Stated task A: Duplicate the stretch of the Occupy movement article from "The protests are" through "as a whole.".
··· Document passage
Critical political issues raised by the Occupy movement
22 October 2011
Many important political issues are being raised by the growing Occupy movement. The international scope of the movement, its denunciations of the operations of finance capital and its emphasis on the need for genuine social equality resonate with wide layers of working people in every country.
The protests are the anticipation of a broad political movement of the working class. Significantly, the movement has not emerged around trade union demands, but on political questions centring on the need for a fundamental reorganization of the economy and society as a whole.
There is an essentially anti-capitalist thrust to the protests. They reflect an emerging recognition that the profound problems confronting broad masses of people—the “99 percent”—cannot be resolved by a few patchwork reforms.
Another significant feature of the movement, at least in the US, is that it has developed largely out of the control of the various pseudo-left groups, all of which spent the past three decades promoting various forms of sexual and identity politics as they wrote off the revolutionary role of the working class. Fearful of what the emergence of this movement represents, with its emphasis on the class issue of social equality and its anti-capitalist coloration, these forces are now seeking to bring it back under control.
This is the aim of a recent article entitled “Autonomous Zone on Wall Street?” written by Doug Singsen and posted October 11 on Socialist Worker, the web site of the International Socialist Organization in the United States. Having long ago rejected the revolutionary role of the working class and the fight to develop its political independence, the ISO plays a critical role as a “left” prop for the Democratic Party.
Purporting to set out the basis for building a revolutionary movement in the United States, the article fails to even mention the central political question that has confronted the socialist movement in the US for more than a century—the attitude to the Democratic Party.
The break from the Democratic Party is the starting point for the development of an independent political movement of the working class. Without such an orientation, denunciations of capitalism and insistence on the need for a revolutionary perspective are more often than not so much hot air aimed at turning youth and students away from a struggle in the working class and bringing them back under the wing of the Democratic Party.
The ostensible target of Singsen’s article is a group he dubs “prefigurationists,” who maintain that a revolutionary movement must somehow “prefigure” a post-capitalist society and create in the present a model for the future. But instead of dealing with this tendency from the standpoint of Marxism, which long ago analysed these sorts of utopian socialist perspectives, Singsen attacks the “prefigurationists” from the right. In any case, they are not his real target. Singsen uses such tendencies to direct his fire against the development of a revolutionary perspective.
Singsen insists that the movement can go forward only if it begins to advance a series of reforms which meet the immediate concerns of broad masses of people and draw them into revolutionary struggle.
······
··· Entries provided
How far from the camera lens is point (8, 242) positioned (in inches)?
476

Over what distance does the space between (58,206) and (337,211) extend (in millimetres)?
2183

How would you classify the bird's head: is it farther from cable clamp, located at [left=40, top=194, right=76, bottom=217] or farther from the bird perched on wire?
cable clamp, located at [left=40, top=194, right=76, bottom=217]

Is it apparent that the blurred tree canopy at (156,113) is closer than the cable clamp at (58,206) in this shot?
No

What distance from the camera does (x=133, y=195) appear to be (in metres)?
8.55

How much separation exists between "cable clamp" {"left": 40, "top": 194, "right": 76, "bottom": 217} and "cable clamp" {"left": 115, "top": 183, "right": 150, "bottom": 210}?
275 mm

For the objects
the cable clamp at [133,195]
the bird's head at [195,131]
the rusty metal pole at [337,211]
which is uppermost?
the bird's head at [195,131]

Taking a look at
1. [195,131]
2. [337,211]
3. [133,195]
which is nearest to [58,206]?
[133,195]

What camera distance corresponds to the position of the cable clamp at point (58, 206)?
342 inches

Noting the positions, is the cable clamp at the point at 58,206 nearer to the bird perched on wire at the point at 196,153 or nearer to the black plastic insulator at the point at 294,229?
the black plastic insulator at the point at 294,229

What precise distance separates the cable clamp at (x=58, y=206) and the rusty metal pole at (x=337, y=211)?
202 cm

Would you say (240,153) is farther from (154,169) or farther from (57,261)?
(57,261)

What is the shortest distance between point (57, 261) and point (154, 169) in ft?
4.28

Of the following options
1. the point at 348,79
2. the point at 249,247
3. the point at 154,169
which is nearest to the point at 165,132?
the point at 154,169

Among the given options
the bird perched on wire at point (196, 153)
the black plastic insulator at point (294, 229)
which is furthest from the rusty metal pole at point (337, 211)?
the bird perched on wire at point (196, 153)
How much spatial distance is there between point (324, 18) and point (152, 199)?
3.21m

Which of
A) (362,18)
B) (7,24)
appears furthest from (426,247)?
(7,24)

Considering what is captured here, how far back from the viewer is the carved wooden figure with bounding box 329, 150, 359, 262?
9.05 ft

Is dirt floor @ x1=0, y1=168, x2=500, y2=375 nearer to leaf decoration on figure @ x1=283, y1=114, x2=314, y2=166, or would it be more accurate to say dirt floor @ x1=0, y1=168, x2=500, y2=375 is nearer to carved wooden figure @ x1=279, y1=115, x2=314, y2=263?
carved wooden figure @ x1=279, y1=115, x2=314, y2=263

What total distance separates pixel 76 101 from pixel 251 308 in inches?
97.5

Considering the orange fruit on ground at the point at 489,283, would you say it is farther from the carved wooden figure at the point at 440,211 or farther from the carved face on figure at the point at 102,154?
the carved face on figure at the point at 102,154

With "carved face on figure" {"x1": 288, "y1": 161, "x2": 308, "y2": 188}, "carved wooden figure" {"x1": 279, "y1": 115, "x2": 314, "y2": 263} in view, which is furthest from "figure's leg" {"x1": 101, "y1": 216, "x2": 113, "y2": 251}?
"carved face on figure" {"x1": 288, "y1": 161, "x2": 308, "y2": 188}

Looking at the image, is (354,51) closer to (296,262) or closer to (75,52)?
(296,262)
······
··· Entries provided
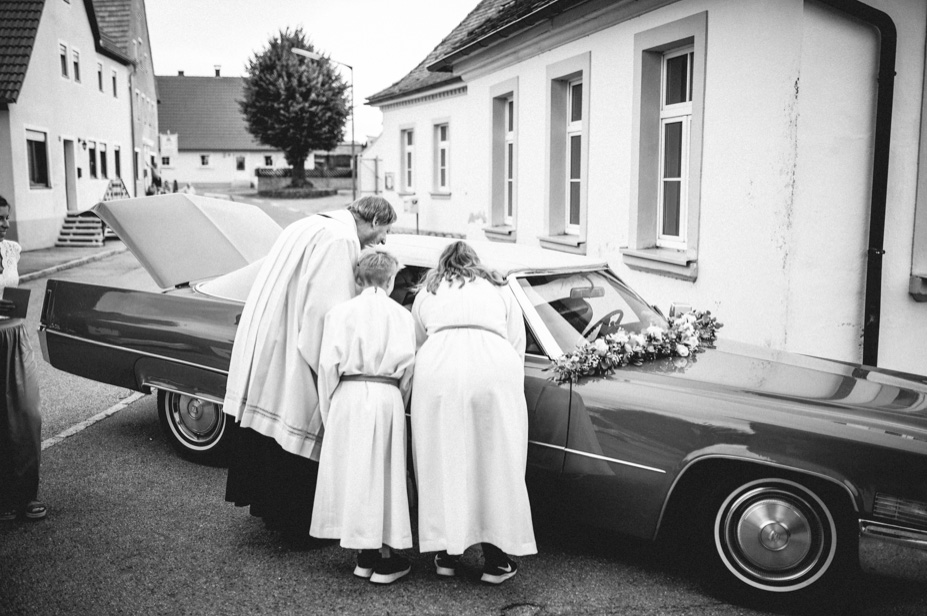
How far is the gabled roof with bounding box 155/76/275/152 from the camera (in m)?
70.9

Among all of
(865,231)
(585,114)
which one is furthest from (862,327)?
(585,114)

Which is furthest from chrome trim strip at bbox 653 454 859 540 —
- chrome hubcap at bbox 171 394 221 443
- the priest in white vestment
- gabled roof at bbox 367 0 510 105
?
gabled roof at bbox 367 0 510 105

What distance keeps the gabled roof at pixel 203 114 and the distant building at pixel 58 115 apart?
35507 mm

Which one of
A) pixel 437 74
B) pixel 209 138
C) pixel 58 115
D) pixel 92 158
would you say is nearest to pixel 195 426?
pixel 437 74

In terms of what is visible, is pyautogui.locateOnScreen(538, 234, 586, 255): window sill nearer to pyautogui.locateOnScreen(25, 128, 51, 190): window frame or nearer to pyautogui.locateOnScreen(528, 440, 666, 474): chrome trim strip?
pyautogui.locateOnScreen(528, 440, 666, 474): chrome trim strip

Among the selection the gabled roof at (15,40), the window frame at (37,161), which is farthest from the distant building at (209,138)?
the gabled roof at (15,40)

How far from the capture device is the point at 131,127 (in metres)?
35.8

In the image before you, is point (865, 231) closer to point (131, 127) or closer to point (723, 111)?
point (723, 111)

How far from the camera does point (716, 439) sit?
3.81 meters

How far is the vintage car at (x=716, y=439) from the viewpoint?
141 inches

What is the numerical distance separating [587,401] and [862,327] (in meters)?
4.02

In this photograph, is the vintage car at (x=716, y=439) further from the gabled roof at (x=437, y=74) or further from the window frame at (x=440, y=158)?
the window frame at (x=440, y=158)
······
··· Entries provided
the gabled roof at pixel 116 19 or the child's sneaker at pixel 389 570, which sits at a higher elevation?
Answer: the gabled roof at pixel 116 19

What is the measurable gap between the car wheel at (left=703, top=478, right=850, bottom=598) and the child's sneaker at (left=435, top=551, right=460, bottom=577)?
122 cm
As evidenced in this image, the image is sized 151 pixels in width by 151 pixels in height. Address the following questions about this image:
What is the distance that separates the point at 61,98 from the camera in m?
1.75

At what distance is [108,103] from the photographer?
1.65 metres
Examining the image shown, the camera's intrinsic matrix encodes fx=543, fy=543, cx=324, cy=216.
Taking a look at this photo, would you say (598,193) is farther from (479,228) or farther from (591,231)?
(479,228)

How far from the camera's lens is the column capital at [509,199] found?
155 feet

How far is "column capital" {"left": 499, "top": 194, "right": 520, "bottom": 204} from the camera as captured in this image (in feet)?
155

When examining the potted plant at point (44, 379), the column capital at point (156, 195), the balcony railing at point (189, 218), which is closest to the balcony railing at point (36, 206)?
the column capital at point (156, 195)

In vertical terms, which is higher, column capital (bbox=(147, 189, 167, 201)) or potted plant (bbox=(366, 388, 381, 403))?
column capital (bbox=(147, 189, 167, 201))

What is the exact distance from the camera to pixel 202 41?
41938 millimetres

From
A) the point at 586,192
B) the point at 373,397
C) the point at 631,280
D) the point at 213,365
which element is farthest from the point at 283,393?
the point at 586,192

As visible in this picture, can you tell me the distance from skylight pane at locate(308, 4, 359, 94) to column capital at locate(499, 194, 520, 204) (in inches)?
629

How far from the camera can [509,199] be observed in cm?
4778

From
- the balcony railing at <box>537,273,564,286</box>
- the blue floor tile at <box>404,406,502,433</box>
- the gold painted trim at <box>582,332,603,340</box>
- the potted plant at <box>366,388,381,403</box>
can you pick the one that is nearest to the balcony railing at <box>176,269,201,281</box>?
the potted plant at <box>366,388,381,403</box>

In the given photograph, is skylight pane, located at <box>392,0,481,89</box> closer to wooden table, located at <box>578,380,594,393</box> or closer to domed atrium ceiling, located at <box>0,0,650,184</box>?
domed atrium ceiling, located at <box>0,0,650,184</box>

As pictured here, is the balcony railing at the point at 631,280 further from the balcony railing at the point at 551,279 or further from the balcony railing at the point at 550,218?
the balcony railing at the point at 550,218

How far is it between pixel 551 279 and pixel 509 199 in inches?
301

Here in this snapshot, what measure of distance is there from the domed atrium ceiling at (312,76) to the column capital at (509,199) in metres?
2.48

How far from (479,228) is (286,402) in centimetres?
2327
······
Stated task B: From the records above, pick out each line containing the string "given", treating uppercase and lowercase as different.

Right answer A:
The protests are the anticipation of a broad political movement of the working class. Significantly, the movement has not emerged around trade union demands, but on political questions centring on the need for a fundamental reorganization of the economy and society as a whole.

Right answer B:
Among the given options
In the given photograph, is skylight pane, located at <box>392,0,481,89</box> closer to wooden table, located at <box>578,380,594,393</box> or closer to domed atrium ceiling, located at <box>0,0,650,184</box>?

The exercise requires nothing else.